++++ Document section ++++

Bio

Since August 2022, I am a Research Fellow at the Flatiron Institute, Center for Computational Mathematics. My primary affiliation is with the Computational Statistics group. I’m also part of the institute’s greater research effort in Machine Learning.

I was borned and raised in Paris, France. My high-school degree was in Science, with a specialty in Mathematics.

I then moved to the U.S and studied Physics at Yale University. I did research in Astronomy with the exoplanet group, under the supervision of professor Debra Fischer and Dr. Ji Wang.

After graduating, I joined Metrum Research Group, a biomedical lab that specializes in modeling and simulation. There, I completed a one-year Pharmacometrics bootcamp in Hartford, CT, and continued as a visiting scientist for another year, in Boston, MA. I worked closely with Bill Gillespie on the mathematical modeling of biomedical processes, with an emphasis on Bayesian inference and its computational implementations.

In August 2017, I started a PhD in Statistics at Columbia University. April 2022, I defended my PhD thesis. My advisor was professor Andrew Gelman.

Hobbies

As an undergraduate, I was a member of Just Add Water, a comedy group that does short form and musical improvisation. In Hartford, I co-founded the Albatross, which still plays at the Sea Tea theater. I have not been improvising on a regular basis lately, but I attend the occasional jam.

Other than that, I sometimes draw cartoons and I’m always down for a pick-up soccer game. I do ballroom dancing with some wonderful people at Columbia University and in New York.

++++

▶ Work task A:
From the bio, copy the part that starts with the words containing "I was borned" and ends with "professor Andrew Gelman.".
▶ Work task B:
List every person named in the bio.

++++ Provided information ++++

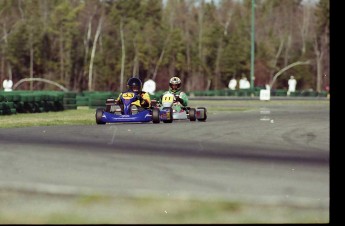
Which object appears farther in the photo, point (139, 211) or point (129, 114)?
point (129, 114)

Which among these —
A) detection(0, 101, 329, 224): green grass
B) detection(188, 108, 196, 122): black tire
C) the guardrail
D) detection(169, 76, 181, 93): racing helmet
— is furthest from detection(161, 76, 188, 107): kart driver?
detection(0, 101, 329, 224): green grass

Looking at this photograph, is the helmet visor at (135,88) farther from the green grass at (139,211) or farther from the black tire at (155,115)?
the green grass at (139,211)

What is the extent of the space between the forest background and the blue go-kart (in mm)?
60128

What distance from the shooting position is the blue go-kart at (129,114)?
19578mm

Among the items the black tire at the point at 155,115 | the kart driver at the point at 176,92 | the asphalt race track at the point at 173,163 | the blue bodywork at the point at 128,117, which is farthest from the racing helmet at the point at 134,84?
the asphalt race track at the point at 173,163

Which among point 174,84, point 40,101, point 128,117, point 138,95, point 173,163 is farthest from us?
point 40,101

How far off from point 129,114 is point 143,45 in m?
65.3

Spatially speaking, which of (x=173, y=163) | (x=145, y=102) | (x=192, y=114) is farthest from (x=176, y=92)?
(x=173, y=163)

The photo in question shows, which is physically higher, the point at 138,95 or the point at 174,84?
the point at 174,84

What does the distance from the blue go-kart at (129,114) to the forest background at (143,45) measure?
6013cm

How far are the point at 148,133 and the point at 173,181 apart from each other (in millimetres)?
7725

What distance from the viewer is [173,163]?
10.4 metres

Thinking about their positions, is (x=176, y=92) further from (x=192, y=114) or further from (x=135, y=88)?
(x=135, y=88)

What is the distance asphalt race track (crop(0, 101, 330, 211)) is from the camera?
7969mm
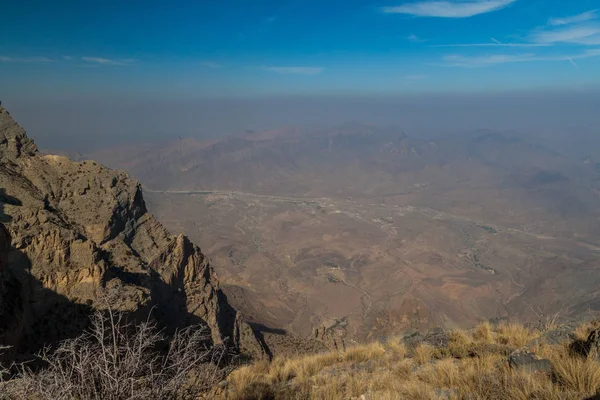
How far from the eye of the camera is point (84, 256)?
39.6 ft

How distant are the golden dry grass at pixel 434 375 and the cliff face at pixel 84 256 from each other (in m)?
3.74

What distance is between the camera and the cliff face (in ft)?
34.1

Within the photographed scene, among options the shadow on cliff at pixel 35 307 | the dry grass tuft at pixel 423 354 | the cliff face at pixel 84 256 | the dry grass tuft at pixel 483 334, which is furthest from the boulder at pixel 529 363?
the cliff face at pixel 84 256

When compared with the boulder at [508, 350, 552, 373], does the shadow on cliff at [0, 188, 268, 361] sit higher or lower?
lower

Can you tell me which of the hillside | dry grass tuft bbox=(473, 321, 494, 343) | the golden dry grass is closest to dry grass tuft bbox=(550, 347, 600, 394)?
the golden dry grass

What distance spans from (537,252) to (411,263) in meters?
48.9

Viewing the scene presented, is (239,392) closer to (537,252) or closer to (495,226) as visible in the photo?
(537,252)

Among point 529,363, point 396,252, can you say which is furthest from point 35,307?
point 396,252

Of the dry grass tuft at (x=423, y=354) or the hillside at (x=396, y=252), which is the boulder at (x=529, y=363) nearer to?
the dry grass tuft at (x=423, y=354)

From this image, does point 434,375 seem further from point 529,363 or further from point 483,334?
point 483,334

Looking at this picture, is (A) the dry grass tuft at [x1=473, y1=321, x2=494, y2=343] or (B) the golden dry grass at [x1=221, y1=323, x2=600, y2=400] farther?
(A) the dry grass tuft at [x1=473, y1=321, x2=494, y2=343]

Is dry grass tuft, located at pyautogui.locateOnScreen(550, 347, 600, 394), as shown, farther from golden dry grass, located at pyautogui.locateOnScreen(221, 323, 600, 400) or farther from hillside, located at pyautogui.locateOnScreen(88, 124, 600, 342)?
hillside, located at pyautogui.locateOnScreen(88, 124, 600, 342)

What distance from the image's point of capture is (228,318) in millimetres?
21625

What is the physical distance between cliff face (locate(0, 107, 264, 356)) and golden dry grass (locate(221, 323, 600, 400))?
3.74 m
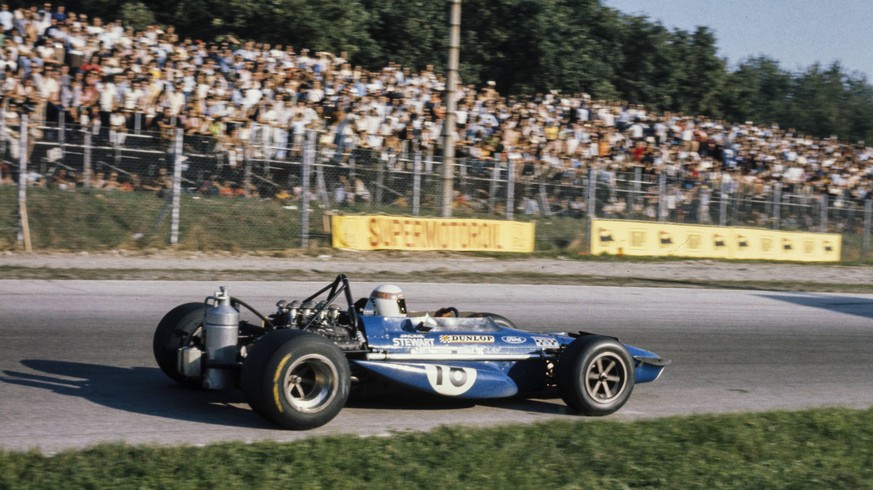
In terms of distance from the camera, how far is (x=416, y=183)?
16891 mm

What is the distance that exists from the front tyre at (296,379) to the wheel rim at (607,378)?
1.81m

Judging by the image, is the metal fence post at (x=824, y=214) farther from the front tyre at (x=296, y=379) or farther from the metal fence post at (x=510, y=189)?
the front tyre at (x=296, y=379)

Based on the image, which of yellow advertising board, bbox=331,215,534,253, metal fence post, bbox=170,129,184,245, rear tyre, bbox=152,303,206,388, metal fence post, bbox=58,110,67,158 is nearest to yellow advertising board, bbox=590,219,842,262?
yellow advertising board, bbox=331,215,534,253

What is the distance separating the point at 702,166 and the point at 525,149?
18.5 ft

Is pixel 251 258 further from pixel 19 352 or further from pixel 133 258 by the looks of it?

++++

▶ Answer space A:
I was borned and raised in Paris, France. My high-school degree was in Science, with a specialty in Mathematics.

I then moved to the U.S and studied Physics at Yale University. I did research in Astronomy with the exoplanet group, under the supervision of professor Debra Fischer and Dr. Ji Wang.

After graduating, I joined Metrum Research Group, a biomedical lab that specializes in modeling and simulation. There, I completed a one-year Pharmacometrics bootcamp in Hartford, CT, and continued as a visiting scientist for another year, in Boston, MA. I worked closely with Bill Gillespie on the mathematical modeling of biomedical processes, with an emphasis on Bayesian inference and its computational implementations.

In August 2017, I started a PhD in Statistics at Columbia University. April 2022, I defended my PhD thesis. My advisor was professor Andrew Gelman.

▶ Answer space B:
Debra Fischer, Ji Wang, Bill Gillespie, Andrew Gelman